The school, through its Global Speakers Series, helped arrange for Chorn-Pond to spend a day with students last week. For several hours, Chorn-Pond went from class to class and spoke to a large assembly, recounting how he endured the torture of his people, the death of family and friends, the near extinction of his culture when traditional Cambodia music was banned.

Chorn-Pond's past has been chronicled in a documentary -- "The Flute Player" -- but listening to him was much more riveting.

He captivated the high school audience, sometimes with humor, but mostly by recounting painful memories of how his childhood was destroyed. He was 9 years old and one of 700 children the Khmer Rouge imprisoned in a labor camp. They worked from 5 a.m. to midnight in rice fields and were given little food, hardly any water. Many starved to death, including his sister, whom he watched die slowly.

"I had to walk away," he said. "That was hard."

Chorn-Pond managed to stay alive when soldiers picked him to learn music and play propaganda songs for their entertainment. He learned the flute quickly, figuring if he was good enough, they would give him food.

But his captors, however, would later make him a child soldier at age 12, forcing him to fight and kill when the Vietnamese invaded Cambodia in 1979.

When he couldn't take it anymore, Chorn-Pond escaped into Cambodia's jungle. He caught fish with his bare hands, and followed the monkeys, eating fruit they would eat so he wouldn't pick something poisonous. He learned not to move when snakes slithered across his body. He grew weak at times when leeches latched onto him as he slept at night, sucking the life from his 40-pound frame. At times, he found himself hallucinating, not wanting to continue.

"I wanted to kill myself," he said.

Somehow he crossed the border into Thailand, where Peter Pond, an American refugee worker, found him on the ground. He brought Chorn-Pond to rural New Hampshire and became his foster parent.

After attending Brown University, Chorn-Pond returned to Cambodia in the 1990s and started Cambodian Living Arts, an organization that locates former music masters who survived the genocide. They are encouraged to teach, record and perform traditional Cambodian music that was on the verge of extinction.

It has been estimated that 90 percent of Cambodia's master musicians were killed when the Khmer Rouge, led by Pol Pot, came into power after the Vietnam War.

Since then, Chorn-Pond has received numerous international awards as a crusader for children's rights and world peace.

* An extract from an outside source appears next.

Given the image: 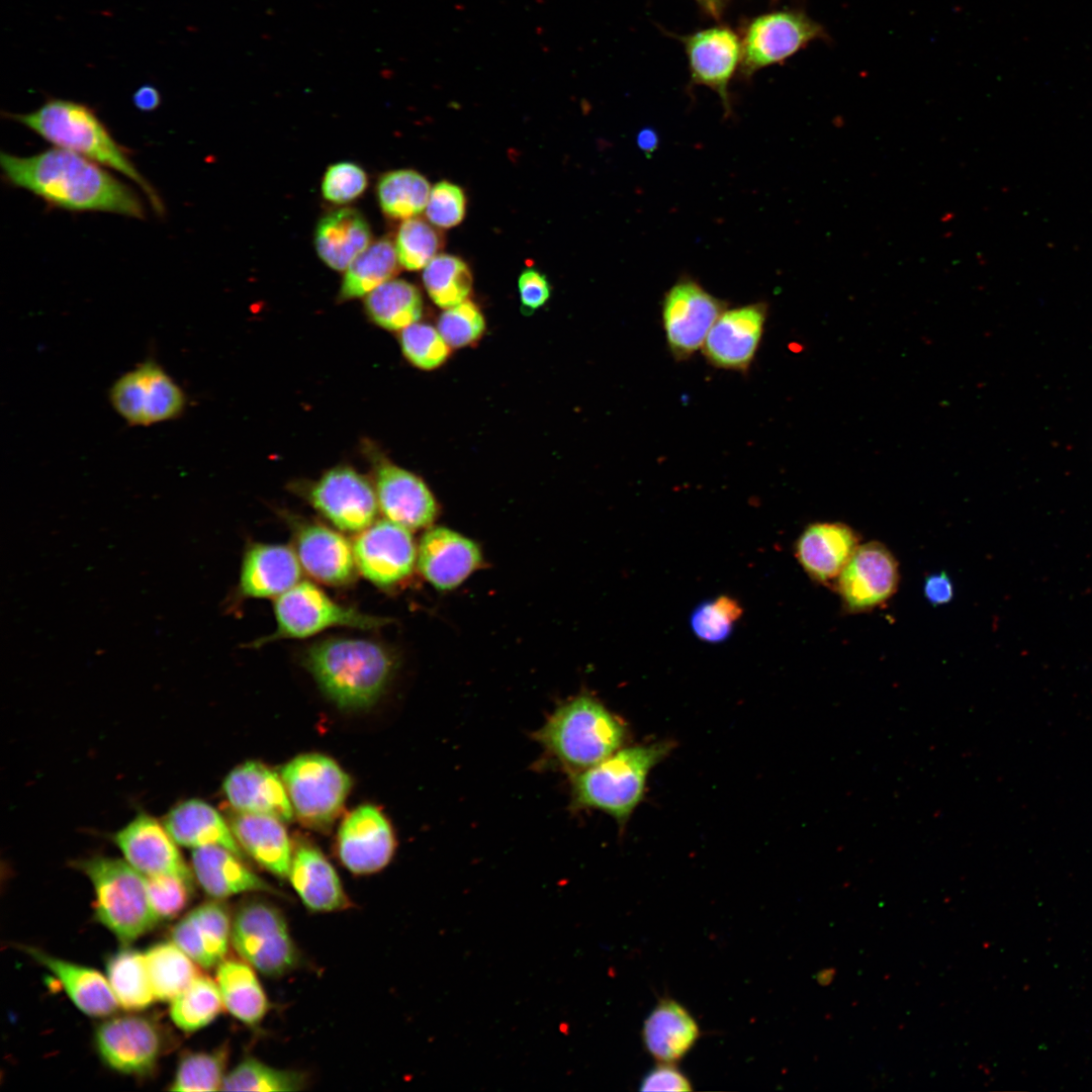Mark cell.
Masks as SVG:
<instances>
[{"label":"cell","instance_id":"6da1fadb","mask_svg":"<svg viewBox=\"0 0 1092 1092\" xmlns=\"http://www.w3.org/2000/svg\"><path fill=\"white\" fill-rule=\"evenodd\" d=\"M0 166L11 186L68 211H102L145 217L141 198L103 166L73 152L52 148L32 156L2 152Z\"/></svg>","mask_w":1092,"mask_h":1092},{"label":"cell","instance_id":"7a4b0ae2","mask_svg":"<svg viewBox=\"0 0 1092 1092\" xmlns=\"http://www.w3.org/2000/svg\"><path fill=\"white\" fill-rule=\"evenodd\" d=\"M301 663L340 709L372 707L386 692L396 669L395 655L378 640L333 636L312 642Z\"/></svg>","mask_w":1092,"mask_h":1092},{"label":"cell","instance_id":"3957f363","mask_svg":"<svg viewBox=\"0 0 1092 1092\" xmlns=\"http://www.w3.org/2000/svg\"><path fill=\"white\" fill-rule=\"evenodd\" d=\"M56 148L85 157L113 169L132 180L146 193L154 210L162 215L164 204L149 181L140 173L129 152L112 136L96 111L74 100L48 98L37 109L27 113H7Z\"/></svg>","mask_w":1092,"mask_h":1092},{"label":"cell","instance_id":"277c9868","mask_svg":"<svg viewBox=\"0 0 1092 1092\" xmlns=\"http://www.w3.org/2000/svg\"><path fill=\"white\" fill-rule=\"evenodd\" d=\"M533 737L573 776L622 748L627 729L597 698L581 694L559 705Z\"/></svg>","mask_w":1092,"mask_h":1092},{"label":"cell","instance_id":"5b68a950","mask_svg":"<svg viewBox=\"0 0 1092 1092\" xmlns=\"http://www.w3.org/2000/svg\"><path fill=\"white\" fill-rule=\"evenodd\" d=\"M669 742L624 747L599 763L572 776L574 809H596L620 826L642 801L651 769L670 751Z\"/></svg>","mask_w":1092,"mask_h":1092},{"label":"cell","instance_id":"8992f818","mask_svg":"<svg viewBox=\"0 0 1092 1092\" xmlns=\"http://www.w3.org/2000/svg\"><path fill=\"white\" fill-rule=\"evenodd\" d=\"M74 866L93 886L98 921L120 941L138 939L160 921L150 902L146 876L125 859L94 856Z\"/></svg>","mask_w":1092,"mask_h":1092},{"label":"cell","instance_id":"52a82bcc","mask_svg":"<svg viewBox=\"0 0 1092 1092\" xmlns=\"http://www.w3.org/2000/svg\"><path fill=\"white\" fill-rule=\"evenodd\" d=\"M273 609L274 631L256 639L250 647L259 648L278 640L304 639L337 627L372 631L390 623L388 618L335 601L318 585L306 580H300L276 598Z\"/></svg>","mask_w":1092,"mask_h":1092},{"label":"cell","instance_id":"ba28073f","mask_svg":"<svg viewBox=\"0 0 1092 1092\" xmlns=\"http://www.w3.org/2000/svg\"><path fill=\"white\" fill-rule=\"evenodd\" d=\"M231 943L243 961L268 977L294 970L299 951L282 911L264 899H248L233 914Z\"/></svg>","mask_w":1092,"mask_h":1092},{"label":"cell","instance_id":"9c48e42d","mask_svg":"<svg viewBox=\"0 0 1092 1092\" xmlns=\"http://www.w3.org/2000/svg\"><path fill=\"white\" fill-rule=\"evenodd\" d=\"M294 815L306 827L327 830L342 812L352 788L350 776L322 753L295 756L280 769Z\"/></svg>","mask_w":1092,"mask_h":1092},{"label":"cell","instance_id":"30bf717a","mask_svg":"<svg viewBox=\"0 0 1092 1092\" xmlns=\"http://www.w3.org/2000/svg\"><path fill=\"white\" fill-rule=\"evenodd\" d=\"M108 398L127 425L139 427L177 420L187 405L183 388L154 358L145 359L116 378Z\"/></svg>","mask_w":1092,"mask_h":1092},{"label":"cell","instance_id":"8fae6325","mask_svg":"<svg viewBox=\"0 0 1092 1092\" xmlns=\"http://www.w3.org/2000/svg\"><path fill=\"white\" fill-rule=\"evenodd\" d=\"M822 35V27L800 10H776L750 18L741 29L740 77L749 80L757 71L782 64Z\"/></svg>","mask_w":1092,"mask_h":1092},{"label":"cell","instance_id":"7c38bea8","mask_svg":"<svg viewBox=\"0 0 1092 1092\" xmlns=\"http://www.w3.org/2000/svg\"><path fill=\"white\" fill-rule=\"evenodd\" d=\"M728 303L690 278L678 279L663 295L662 327L667 347L677 361L691 358Z\"/></svg>","mask_w":1092,"mask_h":1092},{"label":"cell","instance_id":"4fadbf2b","mask_svg":"<svg viewBox=\"0 0 1092 1092\" xmlns=\"http://www.w3.org/2000/svg\"><path fill=\"white\" fill-rule=\"evenodd\" d=\"M352 544L358 572L381 589L401 585L417 567L412 531L387 519L357 533Z\"/></svg>","mask_w":1092,"mask_h":1092},{"label":"cell","instance_id":"5bb4252c","mask_svg":"<svg viewBox=\"0 0 1092 1092\" xmlns=\"http://www.w3.org/2000/svg\"><path fill=\"white\" fill-rule=\"evenodd\" d=\"M309 505L336 529L359 533L376 521L375 487L349 466L326 471L304 491Z\"/></svg>","mask_w":1092,"mask_h":1092},{"label":"cell","instance_id":"9a60e30c","mask_svg":"<svg viewBox=\"0 0 1092 1092\" xmlns=\"http://www.w3.org/2000/svg\"><path fill=\"white\" fill-rule=\"evenodd\" d=\"M292 548L302 570L328 586L352 584L358 569L353 544L340 530L320 521L289 517Z\"/></svg>","mask_w":1092,"mask_h":1092},{"label":"cell","instance_id":"2e32d148","mask_svg":"<svg viewBox=\"0 0 1092 1092\" xmlns=\"http://www.w3.org/2000/svg\"><path fill=\"white\" fill-rule=\"evenodd\" d=\"M396 848L393 828L374 805L364 804L342 820L336 850L341 863L355 875H370L384 869Z\"/></svg>","mask_w":1092,"mask_h":1092},{"label":"cell","instance_id":"e0dca14e","mask_svg":"<svg viewBox=\"0 0 1092 1092\" xmlns=\"http://www.w3.org/2000/svg\"><path fill=\"white\" fill-rule=\"evenodd\" d=\"M899 583L898 563L880 542L859 544L834 586L849 613L872 610L888 601Z\"/></svg>","mask_w":1092,"mask_h":1092},{"label":"cell","instance_id":"ac0fdd59","mask_svg":"<svg viewBox=\"0 0 1092 1092\" xmlns=\"http://www.w3.org/2000/svg\"><path fill=\"white\" fill-rule=\"evenodd\" d=\"M302 568L292 547L249 542L244 550L238 583L225 600L226 611L249 599H276L301 579Z\"/></svg>","mask_w":1092,"mask_h":1092},{"label":"cell","instance_id":"d6986e66","mask_svg":"<svg viewBox=\"0 0 1092 1092\" xmlns=\"http://www.w3.org/2000/svg\"><path fill=\"white\" fill-rule=\"evenodd\" d=\"M94 1038L101 1060L123 1074H147L162 1054L161 1031L145 1016L123 1015L105 1020L98 1025Z\"/></svg>","mask_w":1092,"mask_h":1092},{"label":"cell","instance_id":"ffe728a7","mask_svg":"<svg viewBox=\"0 0 1092 1092\" xmlns=\"http://www.w3.org/2000/svg\"><path fill=\"white\" fill-rule=\"evenodd\" d=\"M767 309L763 301L726 308L702 347L708 363L719 369L747 372L763 335Z\"/></svg>","mask_w":1092,"mask_h":1092},{"label":"cell","instance_id":"44dd1931","mask_svg":"<svg viewBox=\"0 0 1092 1092\" xmlns=\"http://www.w3.org/2000/svg\"><path fill=\"white\" fill-rule=\"evenodd\" d=\"M678 38L687 54L691 82L714 90L729 115V85L741 62L739 34L728 25L718 24Z\"/></svg>","mask_w":1092,"mask_h":1092},{"label":"cell","instance_id":"7402d4cb","mask_svg":"<svg viewBox=\"0 0 1092 1092\" xmlns=\"http://www.w3.org/2000/svg\"><path fill=\"white\" fill-rule=\"evenodd\" d=\"M483 563L479 545L447 527L431 526L418 544L417 567L438 590H452L462 584Z\"/></svg>","mask_w":1092,"mask_h":1092},{"label":"cell","instance_id":"603a6c76","mask_svg":"<svg viewBox=\"0 0 1092 1092\" xmlns=\"http://www.w3.org/2000/svg\"><path fill=\"white\" fill-rule=\"evenodd\" d=\"M374 487L384 518L411 531L430 528L439 515V505L426 482L393 463L377 464Z\"/></svg>","mask_w":1092,"mask_h":1092},{"label":"cell","instance_id":"cb8c5ba5","mask_svg":"<svg viewBox=\"0 0 1092 1092\" xmlns=\"http://www.w3.org/2000/svg\"><path fill=\"white\" fill-rule=\"evenodd\" d=\"M113 841L124 859L145 875H177L193 878L164 823L140 813L118 830Z\"/></svg>","mask_w":1092,"mask_h":1092},{"label":"cell","instance_id":"d4e9b609","mask_svg":"<svg viewBox=\"0 0 1092 1092\" xmlns=\"http://www.w3.org/2000/svg\"><path fill=\"white\" fill-rule=\"evenodd\" d=\"M288 878L302 904L312 912H339L353 906L335 868L305 839L293 841Z\"/></svg>","mask_w":1092,"mask_h":1092},{"label":"cell","instance_id":"484cf974","mask_svg":"<svg viewBox=\"0 0 1092 1092\" xmlns=\"http://www.w3.org/2000/svg\"><path fill=\"white\" fill-rule=\"evenodd\" d=\"M222 792L235 811L267 815L282 822L294 816L281 776L263 762L249 760L236 766L225 777Z\"/></svg>","mask_w":1092,"mask_h":1092},{"label":"cell","instance_id":"4316f807","mask_svg":"<svg viewBox=\"0 0 1092 1092\" xmlns=\"http://www.w3.org/2000/svg\"><path fill=\"white\" fill-rule=\"evenodd\" d=\"M232 919L226 905L213 899L198 905L175 924L171 939L197 966L217 967L232 944Z\"/></svg>","mask_w":1092,"mask_h":1092},{"label":"cell","instance_id":"83f0119b","mask_svg":"<svg viewBox=\"0 0 1092 1092\" xmlns=\"http://www.w3.org/2000/svg\"><path fill=\"white\" fill-rule=\"evenodd\" d=\"M856 533L842 523H814L795 543L797 560L808 576L822 584H835L858 547Z\"/></svg>","mask_w":1092,"mask_h":1092},{"label":"cell","instance_id":"f1b7e54d","mask_svg":"<svg viewBox=\"0 0 1092 1092\" xmlns=\"http://www.w3.org/2000/svg\"><path fill=\"white\" fill-rule=\"evenodd\" d=\"M243 859L228 848L208 845L193 849L191 868L199 886L213 899L253 892L282 895Z\"/></svg>","mask_w":1092,"mask_h":1092},{"label":"cell","instance_id":"f546056e","mask_svg":"<svg viewBox=\"0 0 1092 1092\" xmlns=\"http://www.w3.org/2000/svg\"><path fill=\"white\" fill-rule=\"evenodd\" d=\"M226 820L245 853L273 876L280 879L288 878L293 842L282 821L267 815L238 812L233 809Z\"/></svg>","mask_w":1092,"mask_h":1092},{"label":"cell","instance_id":"4dcf8cb0","mask_svg":"<svg viewBox=\"0 0 1092 1092\" xmlns=\"http://www.w3.org/2000/svg\"><path fill=\"white\" fill-rule=\"evenodd\" d=\"M700 1027L691 1012L671 998L661 999L642 1026V1041L659 1063H676L685 1058L700 1037Z\"/></svg>","mask_w":1092,"mask_h":1092},{"label":"cell","instance_id":"1f68e13d","mask_svg":"<svg viewBox=\"0 0 1092 1092\" xmlns=\"http://www.w3.org/2000/svg\"><path fill=\"white\" fill-rule=\"evenodd\" d=\"M23 950L58 979L68 997L83 1013L105 1017L117 1010L119 1004L107 977L98 971L34 947H23Z\"/></svg>","mask_w":1092,"mask_h":1092},{"label":"cell","instance_id":"d6a6232c","mask_svg":"<svg viewBox=\"0 0 1092 1092\" xmlns=\"http://www.w3.org/2000/svg\"><path fill=\"white\" fill-rule=\"evenodd\" d=\"M163 823L175 842L189 848L217 845L230 849L245 859L230 824L218 811L206 802L189 799L175 805Z\"/></svg>","mask_w":1092,"mask_h":1092},{"label":"cell","instance_id":"836d02e7","mask_svg":"<svg viewBox=\"0 0 1092 1092\" xmlns=\"http://www.w3.org/2000/svg\"><path fill=\"white\" fill-rule=\"evenodd\" d=\"M371 231L356 209L341 208L326 214L315 230V249L332 269L342 271L369 245Z\"/></svg>","mask_w":1092,"mask_h":1092},{"label":"cell","instance_id":"e575fe53","mask_svg":"<svg viewBox=\"0 0 1092 1092\" xmlns=\"http://www.w3.org/2000/svg\"><path fill=\"white\" fill-rule=\"evenodd\" d=\"M256 970L242 959H224L215 981L224 1009L244 1024L255 1026L266 1016L269 1001Z\"/></svg>","mask_w":1092,"mask_h":1092},{"label":"cell","instance_id":"d590c367","mask_svg":"<svg viewBox=\"0 0 1092 1092\" xmlns=\"http://www.w3.org/2000/svg\"><path fill=\"white\" fill-rule=\"evenodd\" d=\"M395 246L388 238L370 244L348 266L339 298L349 300L367 295L398 272Z\"/></svg>","mask_w":1092,"mask_h":1092},{"label":"cell","instance_id":"8d00e7d4","mask_svg":"<svg viewBox=\"0 0 1092 1092\" xmlns=\"http://www.w3.org/2000/svg\"><path fill=\"white\" fill-rule=\"evenodd\" d=\"M365 309L376 325L385 330L399 331L419 321L423 299L414 284L390 279L366 295Z\"/></svg>","mask_w":1092,"mask_h":1092},{"label":"cell","instance_id":"74e56055","mask_svg":"<svg viewBox=\"0 0 1092 1092\" xmlns=\"http://www.w3.org/2000/svg\"><path fill=\"white\" fill-rule=\"evenodd\" d=\"M144 957L156 1000L172 1001L199 975L197 964L173 941L152 945Z\"/></svg>","mask_w":1092,"mask_h":1092},{"label":"cell","instance_id":"f35d334b","mask_svg":"<svg viewBox=\"0 0 1092 1092\" xmlns=\"http://www.w3.org/2000/svg\"><path fill=\"white\" fill-rule=\"evenodd\" d=\"M107 980L121 1008L140 1011L156 1000L150 983L144 953L123 948L106 963Z\"/></svg>","mask_w":1092,"mask_h":1092},{"label":"cell","instance_id":"ab89813d","mask_svg":"<svg viewBox=\"0 0 1092 1092\" xmlns=\"http://www.w3.org/2000/svg\"><path fill=\"white\" fill-rule=\"evenodd\" d=\"M430 183L421 173L401 169L385 173L377 184V197L382 211L391 218L407 219L426 209Z\"/></svg>","mask_w":1092,"mask_h":1092},{"label":"cell","instance_id":"60d3db41","mask_svg":"<svg viewBox=\"0 0 1092 1092\" xmlns=\"http://www.w3.org/2000/svg\"><path fill=\"white\" fill-rule=\"evenodd\" d=\"M223 1008L216 981L199 974L171 1001L170 1016L179 1029L192 1032L211 1023Z\"/></svg>","mask_w":1092,"mask_h":1092},{"label":"cell","instance_id":"b9f144b4","mask_svg":"<svg viewBox=\"0 0 1092 1092\" xmlns=\"http://www.w3.org/2000/svg\"><path fill=\"white\" fill-rule=\"evenodd\" d=\"M424 286L440 307L457 305L469 296L473 278L468 265L459 257L438 254L424 269Z\"/></svg>","mask_w":1092,"mask_h":1092},{"label":"cell","instance_id":"7bdbcfd3","mask_svg":"<svg viewBox=\"0 0 1092 1092\" xmlns=\"http://www.w3.org/2000/svg\"><path fill=\"white\" fill-rule=\"evenodd\" d=\"M306 1077L297 1071L271 1067L255 1058H247L225 1074L224 1091H299L306 1086Z\"/></svg>","mask_w":1092,"mask_h":1092},{"label":"cell","instance_id":"ee69618b","mask_svg":"<svg viewBox=\"0 0 1092 1092\" xmlns=\"http://www.w3.org/2000/svg\"><path fill=\"white\" fill-rule=\"evenodd\" d=\"M228 1059L226 1045L211 1052L186 1054L178 1064L170 1090L186 1092L221 1090Z\"/></svg>","mask_w":1092,"mask_h":1092},{"label":"cell","instance_id":"f6af8a7d","mask_svg":"<svg viewBox=\"0 0 1092 1092\" xmlns=\"http://www.w3.org/2000/svg\"><path fill=\"white\" fill-rule=\"evenodd\" d=\"M742 615V606L736 599L720 595L702 602L693 610L690 627L698 639L718 644L731 636Z\"/></svg>","mask_w":1092,"mask_h":1092},{"label":"cell","instance_id":"bcb514c9","mask_svg":"<svg viewBox=\"0 0 1092 1092\" xmlns=\"http://www.w3.org/2000/svg\"><path fill=\"white\" fill-rule=\"evenodd\" d=\"M444 239L431 222L418 217L404 219L396 235L395 249L400 266L416 271L425 268L443 248Z\"/></svg>","mask_w":1092,"mask_h":1092},{"label":"cell","instance_id":"7dc6e473","mask_svg":"<svg viewBox=\"0 0 1092 1092\" xmlns=\"http://www.w3.org/2000/svg\"><path fill=\"white\" fill-rule=\"evenodd\" d=\"M399 342L404 357L424 370L439 367L450 354V346L440 332L427 324L415 323L404 328Z\"/></svg>","mask_w":1092,"mask_h":1092},{"label":"cell","instance_id":"c3c4849f","mask_svg":"<svg viewBox=\"0 0 1092 1092\" xmlns=\"http://www.w3.org/2000/svg\"><path fill=\"white\" fill-rule=\"evenodd\" d=\"M484 330L482 312L467 299L446 308L438 320V331L450 348H462L476 342Z\"/></svg>","mask_w":1092,"mask_h":1092},{"label":"cell","instance_id":"681fc988","mask_svg":"<svg viewBox=\"0 0 1092 1092\" xmlns=\"http://www.w3.org/2000/svg\"><path fill=\"white\" fill-rule=\"evenodd\" d=\"M147 878L151 905L159 920L172 919L190 902L193 879L177 875H156Z\"/></svg>","mask_w":1092,"mask_h":1092},{"label":"cell","instance_id":"f907efd6","mask_svg":"<svg viewBox=\"0 0 1092 1092\" xmlns=\"http://www.w3.org/2000/svg\"><path fill=\"white\" fill-rule=\"evenodd\" d=\"M466 204L463 189L457 184L443 180L431 188L426 215L436 228L451 229L463 220Z\"/></svg>","mask_w":1092,"mask_h":1092},{"label":"cell","instance_id":"816d5d0a","mask_svg":"<svg viewBox=\"0 0 1092 1092\" xmlns=\"http://www.w3.org/2000/svg\"><path fill=\"white\" fill-rule=\"evenodd\" d=\"M366 172L352 162H339L331 165L324 176L322 192L331 202L342 204L358 198L366 189Z\"/></svg>","mask_w":1092,"mask_h":1092},{"label":"cell","instance_id":"f5cc1de1","mask_svg":"<svg viewBox=\"0 0 1092 1092\" xmlns=\"http://www.w3.org/2000/svg\"><path fill=\"white\" fill-rule=\"evenodd\" d=\"M521 307L525 313H532L546 303L551 288L546 276L535 268H526L518 279Z\"/></svg>","mask_w":1092,"mask_h":1092},{"label":"cell","instance_id":"db71d44e","mask_svg":"<svg viewBox=\"0 0 1092 1092\" xmlns=\"http://www.w3.org/2000/svg\"><path fill=\"white\" fill-rule=\"evenodd\" d=\"M641 1091H690L689 1078L672 1063H659L643 1077Z\"/></svg>","mask_w":1092,"mask_h":1092},{"label":"cell","instance_id":"11a10c76","mask_svg":"<svg viewBox=\"0 0 1092 1092\" xmlns=\"http://www.w3.org/2000/svg\"><path fill=\"white\" fill-rule=\"evenodd\" d=\"M924 596L933 606L948 603L953 596V586L949 576L945 572L932 573L927 576L924 583Z\"/></svg>","mask_w":1092,"mask_h":1092},{"label":"cell","instance_id":"9f6ffc18","mask_svg":"<svg viewBox=\"0 0 1092 1092\" xmlns=\"http://www.w3.org/2000/svg\"><path fill=\"white\" fill-rule=\"evenodd\" d=\"M161 101L162 98L160 92L151 84H145L139 87L132 94L133 105L143 112L156 110L160 106Z\"/></svg>","mask_w":1092,"mask_h":1092},{"label":"cell","instance_id":"6f0895ef","mask_svg":"<svg viewBox=\"0 0 1092 1092\" xmlns=\"http://www.w3.org/2000/svg\"><path fill=\"white\" fill-rule=\"evenodd\" d=\"M704 13L720 20L728 6V0H695Z\"/></svg>","mask_w":1092,"mask_h":1092},{"label":"cell","instance_id":"680465c9","mask_svg":"<svg viewBox=\"0 0 1092 1092\" xmlns=\"http://www.w3.org/2000/svg\"><path fill=\"white\" fill-rule=\"evenodd\" d=\"M657 138L655 133L650 130H643L638 135V144L644 151L650 152L655 148Z\"/></svg>","mask_w":1092,"mask_h":1092},{"label":"cell","instance_id":"91938a15","mask_svg":"<svg viewBox=\"0 0 1092 1092\" xmlns=\"http://www.w3.org/2000/svg\"><path fill=\"white\" fill-rule=\"evenodd\" d=\"M833 977H834V970H828V971H825V973H823L820 976V981H822L823 984L827 985V984H829L831 982Z\"/></svg>","mask_w":1092,"mask_h":1092}]
</instances>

In Bahramipour, Chorn-Pond sees a leader because she wants to learn about the lives of others. He praised her for wanting to know about his people, and for coming there on her own. He remembers her visit, how she hugged the children, how they were drawn to her kindness.

"I feel a lot of caring from her," he said. "She is very powerful. She reminds me of an angel who fly from far away. She feel powerful to save the world, to go across the world to help."